Entretien avec Michel Wieviorka

La France face aux identités culturelles

Selon Michel Wieviorka, la montée des identités culturelles est liée à la sortie de l'ère industrielle, qui entraîne l'apparition de nouveaux mouvements sociaux.

Sciences Humaines : Quand les questions d'identité culturelle sont-elles apparues au coeur du débat politique français ?

Michel Wieviorka : Ces questions ont pris de l'importance tout au long des années 80, avec deux dates importantes : 1981, avec l'arrivée de la gauche au pouvoir, et 1989, date de la chute du mur de Berlin. Nous sommes alors entrés dans une période où les débats sur les questions culturelles semblaient l'emporter de plus en plus sur les débats sociaux. Dès l'élection de François Mitterrand, la France a découvert que l'islam était inscrit dans ses banlieues, pour parler comme Gilles Kepel . La montée du Front national a traduit des inquiétudes sur ce thème, accompagnée d'un certain mélange de hantise de l'islam, de racisme antiarabe et de crise sociale pour des pans entiers de la société française. La chute du mur a accentué ce phénomène jusqu'en 1995, où les grèves de novembre et décembre ont signé le retour de la question sociale dans le débat public.

Comment expliquer cette montée en puissance ?

Dans un premier temps, il a fallu accepter - certes très difficilement - l'idée que nous sortions (mal) de l'ère industrielle classique, avec la montée du chômage et l'apparition d'une société « à deux vitesses », comme on disait à l'époque.
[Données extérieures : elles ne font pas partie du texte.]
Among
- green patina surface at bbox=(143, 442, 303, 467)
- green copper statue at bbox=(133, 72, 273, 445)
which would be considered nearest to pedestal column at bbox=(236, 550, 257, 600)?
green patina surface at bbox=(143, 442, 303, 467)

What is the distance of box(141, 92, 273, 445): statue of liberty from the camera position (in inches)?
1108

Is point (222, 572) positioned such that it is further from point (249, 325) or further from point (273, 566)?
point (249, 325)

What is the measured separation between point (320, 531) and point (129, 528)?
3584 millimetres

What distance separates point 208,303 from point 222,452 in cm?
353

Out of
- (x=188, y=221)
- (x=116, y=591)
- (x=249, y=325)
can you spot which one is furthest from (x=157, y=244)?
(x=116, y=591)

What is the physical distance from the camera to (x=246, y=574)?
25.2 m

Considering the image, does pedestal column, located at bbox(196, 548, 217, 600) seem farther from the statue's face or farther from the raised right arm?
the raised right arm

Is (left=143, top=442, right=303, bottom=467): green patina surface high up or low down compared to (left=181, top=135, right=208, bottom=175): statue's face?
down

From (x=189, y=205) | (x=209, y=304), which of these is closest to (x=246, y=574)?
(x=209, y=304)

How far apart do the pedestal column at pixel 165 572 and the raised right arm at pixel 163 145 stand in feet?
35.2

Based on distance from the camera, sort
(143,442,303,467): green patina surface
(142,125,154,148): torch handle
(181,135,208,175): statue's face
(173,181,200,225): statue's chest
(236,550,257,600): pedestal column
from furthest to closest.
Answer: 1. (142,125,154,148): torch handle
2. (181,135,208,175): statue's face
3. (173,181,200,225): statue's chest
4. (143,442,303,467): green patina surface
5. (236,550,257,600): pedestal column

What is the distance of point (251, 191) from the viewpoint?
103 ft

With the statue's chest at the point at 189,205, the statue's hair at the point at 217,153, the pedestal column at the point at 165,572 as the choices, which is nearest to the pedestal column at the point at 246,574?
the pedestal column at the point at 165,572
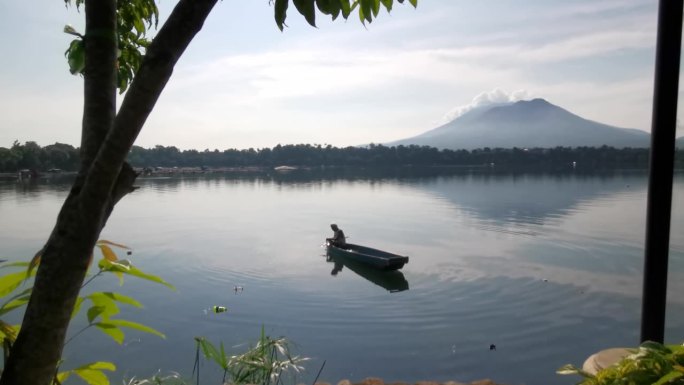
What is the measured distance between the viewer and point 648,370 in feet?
2.68

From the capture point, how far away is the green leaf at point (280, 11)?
3.34ft

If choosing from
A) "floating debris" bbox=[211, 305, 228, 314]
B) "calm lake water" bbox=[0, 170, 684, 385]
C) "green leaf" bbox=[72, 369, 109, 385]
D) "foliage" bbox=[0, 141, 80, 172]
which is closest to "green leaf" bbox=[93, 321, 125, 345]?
"green leaf" bbox=[72, 369, 109, 385]

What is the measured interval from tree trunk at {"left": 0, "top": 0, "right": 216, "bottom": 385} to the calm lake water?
408 centimetres

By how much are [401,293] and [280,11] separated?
12.7 meters

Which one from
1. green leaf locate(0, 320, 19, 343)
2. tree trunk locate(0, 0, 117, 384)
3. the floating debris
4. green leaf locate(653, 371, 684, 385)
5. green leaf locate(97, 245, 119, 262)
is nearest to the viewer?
green leaf locate(653, 371, 684, 385)

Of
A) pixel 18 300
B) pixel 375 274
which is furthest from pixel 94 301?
pixel 375 274

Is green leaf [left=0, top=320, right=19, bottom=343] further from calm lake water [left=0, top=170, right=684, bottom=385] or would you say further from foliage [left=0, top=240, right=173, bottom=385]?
calm lake water [left=0, top=170, right=684, bottom=385]

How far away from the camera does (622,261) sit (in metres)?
16.9

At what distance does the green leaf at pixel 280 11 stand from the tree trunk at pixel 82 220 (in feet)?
0.42

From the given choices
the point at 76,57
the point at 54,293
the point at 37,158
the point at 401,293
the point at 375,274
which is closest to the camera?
the point at 54,293

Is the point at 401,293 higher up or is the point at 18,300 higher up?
the point at 18,300

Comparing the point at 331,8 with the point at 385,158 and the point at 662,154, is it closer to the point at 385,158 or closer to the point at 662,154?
the point at 662,154

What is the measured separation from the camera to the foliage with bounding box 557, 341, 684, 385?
0.79 meters

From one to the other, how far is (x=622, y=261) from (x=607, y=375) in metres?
18.4
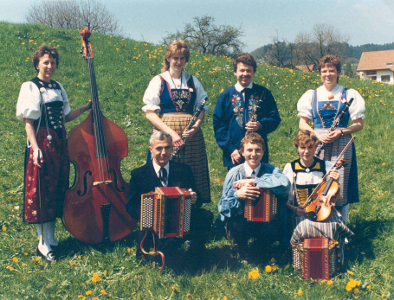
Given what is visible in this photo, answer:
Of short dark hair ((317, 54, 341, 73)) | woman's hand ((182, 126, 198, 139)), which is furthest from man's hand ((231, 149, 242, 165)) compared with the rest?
short dark hair ((317, 54, 341, 73))

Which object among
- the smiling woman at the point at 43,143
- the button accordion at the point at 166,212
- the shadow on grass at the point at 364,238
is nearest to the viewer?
the button accordion at the point at 166,212

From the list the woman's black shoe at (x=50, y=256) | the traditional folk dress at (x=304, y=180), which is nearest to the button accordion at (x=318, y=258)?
the traditional folk dress at (x=304, y=180)

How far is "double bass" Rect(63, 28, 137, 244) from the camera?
11.5ft

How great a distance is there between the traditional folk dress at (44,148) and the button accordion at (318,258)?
246 centimetres

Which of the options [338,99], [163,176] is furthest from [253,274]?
[338,99]

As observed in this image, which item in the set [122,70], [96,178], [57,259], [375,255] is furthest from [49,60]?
[122,70]

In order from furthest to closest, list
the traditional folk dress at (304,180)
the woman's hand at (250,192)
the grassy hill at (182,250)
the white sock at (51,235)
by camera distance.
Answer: the white sock at (51,235) < the traditional folk dress at (304,180) < the woman's hand at (250,192) < the grassy hill at (182,250)

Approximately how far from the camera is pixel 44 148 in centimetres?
349

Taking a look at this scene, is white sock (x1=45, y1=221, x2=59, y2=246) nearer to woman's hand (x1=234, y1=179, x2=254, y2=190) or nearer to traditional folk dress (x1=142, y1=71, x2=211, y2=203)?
traditional folk dress (x1=142, y1=71, x2=211, y2=203)

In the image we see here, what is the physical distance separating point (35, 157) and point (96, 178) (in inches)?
23.5

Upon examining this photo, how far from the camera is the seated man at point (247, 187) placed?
321 centimetres

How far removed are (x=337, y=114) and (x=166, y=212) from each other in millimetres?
2010

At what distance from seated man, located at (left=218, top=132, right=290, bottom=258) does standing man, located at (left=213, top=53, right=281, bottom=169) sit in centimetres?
30

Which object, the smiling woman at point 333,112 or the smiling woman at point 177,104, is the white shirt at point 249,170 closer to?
the smiling woman at point 177,104
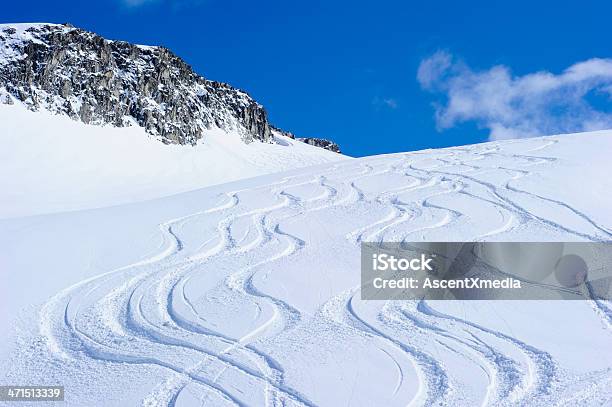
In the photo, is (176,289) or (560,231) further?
(560,231)

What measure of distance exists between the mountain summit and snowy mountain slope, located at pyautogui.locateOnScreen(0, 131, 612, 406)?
31.1 meters

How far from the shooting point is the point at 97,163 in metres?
32.5

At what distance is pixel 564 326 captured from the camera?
5586 millimetres

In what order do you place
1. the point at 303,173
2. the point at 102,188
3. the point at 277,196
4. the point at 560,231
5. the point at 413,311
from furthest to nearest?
the point at 102,188
the point at 303,173
the point at 277,196
the point at 560,231
the point at 413,311

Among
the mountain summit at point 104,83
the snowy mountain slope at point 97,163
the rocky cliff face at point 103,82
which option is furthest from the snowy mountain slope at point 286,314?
the rocky cliff face at point 103,82

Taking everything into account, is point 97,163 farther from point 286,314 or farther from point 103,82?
point 286,314

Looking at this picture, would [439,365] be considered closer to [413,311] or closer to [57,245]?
[413,311]

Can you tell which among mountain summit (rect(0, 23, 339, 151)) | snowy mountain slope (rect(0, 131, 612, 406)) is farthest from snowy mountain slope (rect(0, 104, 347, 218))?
snowy mountain slope (rect(0, 131, 612, 406))

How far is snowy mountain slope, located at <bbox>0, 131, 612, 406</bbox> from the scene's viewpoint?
4691 millimetres

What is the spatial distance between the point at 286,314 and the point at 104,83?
42.4 meters

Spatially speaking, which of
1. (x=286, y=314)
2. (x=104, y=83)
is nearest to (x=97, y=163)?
(x=104, y=83)

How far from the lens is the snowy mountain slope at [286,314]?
4691 millimetres

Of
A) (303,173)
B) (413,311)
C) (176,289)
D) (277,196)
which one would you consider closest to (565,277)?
(413,311)

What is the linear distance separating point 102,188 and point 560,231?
23.9 m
A la fin des années 70 ont également commencé à s'affirmer, dans l'espace public, différentes approches qui insistaient sur la fin du mouvement ouvrier comme mouvement social, sur la « fin des grands récits », pour parler comme Jean-François Lyotard et les postmodernes, ceci dans un contexte de crise des institutions (services publics, école, justice...).